It was afternoon ministry and we had made sandwiches to take to kids that hang out at the local trash dump. Their families live off of the trash. I don’t think they eat what is there, but they use the resources they find while scavenging the mounds of junk. These families use another’s waste to maintain their homes. It was heart wrenching.
Mothers pushed and orchestrated their kids into lines to receive a simple chicken sandwich. I watched and took pictures as they were handed their lunch. I saw no life. Only sadness.I saw them smile but there was no joy. No hope. How do you find hope in a trash heap? You can’t. It’s lifeless.
I passed out bracelets to little girls, took pictures and made small talk with the moms. (And when I say small talk I mean very little talk. I only know a handful of Spanish phrases.) I walked around the enclosed area taking it all in. The dirty hands, the putrid smell, the downturned faces. Everything was so dull for a country that I lived in color! The rest of Nicaragua is vibrant and this place was hues of gray.

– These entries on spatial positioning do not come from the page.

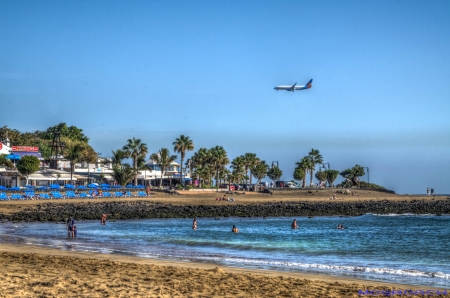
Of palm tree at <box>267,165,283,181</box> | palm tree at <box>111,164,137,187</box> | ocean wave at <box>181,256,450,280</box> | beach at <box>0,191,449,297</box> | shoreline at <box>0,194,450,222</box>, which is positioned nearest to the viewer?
beach at <box>0,191,449,297</box>

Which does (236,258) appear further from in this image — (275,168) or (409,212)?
(275,168)

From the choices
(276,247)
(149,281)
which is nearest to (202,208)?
(276,247)

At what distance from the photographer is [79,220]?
4744 cm

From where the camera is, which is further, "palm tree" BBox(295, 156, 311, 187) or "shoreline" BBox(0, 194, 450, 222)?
"palm tree" BBox(295, 156, 311, 187)

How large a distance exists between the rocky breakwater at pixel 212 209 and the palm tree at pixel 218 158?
25.6 metres

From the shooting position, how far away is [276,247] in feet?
97.0

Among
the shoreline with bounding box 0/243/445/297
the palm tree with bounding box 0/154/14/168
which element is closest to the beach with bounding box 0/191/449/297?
the shoreline with bounding box 0/243/445/297

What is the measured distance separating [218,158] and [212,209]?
36461 millimetres

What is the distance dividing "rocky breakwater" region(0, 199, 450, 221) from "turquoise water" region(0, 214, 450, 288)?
632 centimetres

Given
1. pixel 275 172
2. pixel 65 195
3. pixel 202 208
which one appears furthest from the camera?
pixel 275 172

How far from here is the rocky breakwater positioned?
164 feet

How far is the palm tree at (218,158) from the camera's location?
319 feet

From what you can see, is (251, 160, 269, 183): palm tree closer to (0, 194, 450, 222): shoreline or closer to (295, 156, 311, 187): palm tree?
(295, 156, 311, 187): palm tree

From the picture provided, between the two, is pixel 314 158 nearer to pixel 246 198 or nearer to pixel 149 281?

Hearing someone yell, I turned to watch a dump truck pull in and drive towards the back of the property. Then I saw the older boys begin to sprint towards it with their younger siblings trailing behind. Once they reached the moving vehicle, they jumped on the back and began to throw bags of “new” trash towards their siblings. Trash was being thrown and dragged towards their mothers and I watched with my mouth hanging open.
I had never seen something so disgusting. As I processed it later I realized I had seen that play out in my own life. I have chased the garbage truck too, hungry for new trash. The world was the truck and its hallow ideas of identity and satisfaction were the waste. You think it’s going to bring you something good, but it’s the same old thing just in a new shiny wrapper. But if you know nothing else, if you have never tasted hope, then why not keep chasing?
These families knew no hope; they had never tasted the riches of a relationship with the King. I have. I have over and over. New mercies are poured out on me every day. Mercies that give me a visual of how ridiculous I look chasing after the world instead of the Lord.
I have tasted hope. And I’m never going back.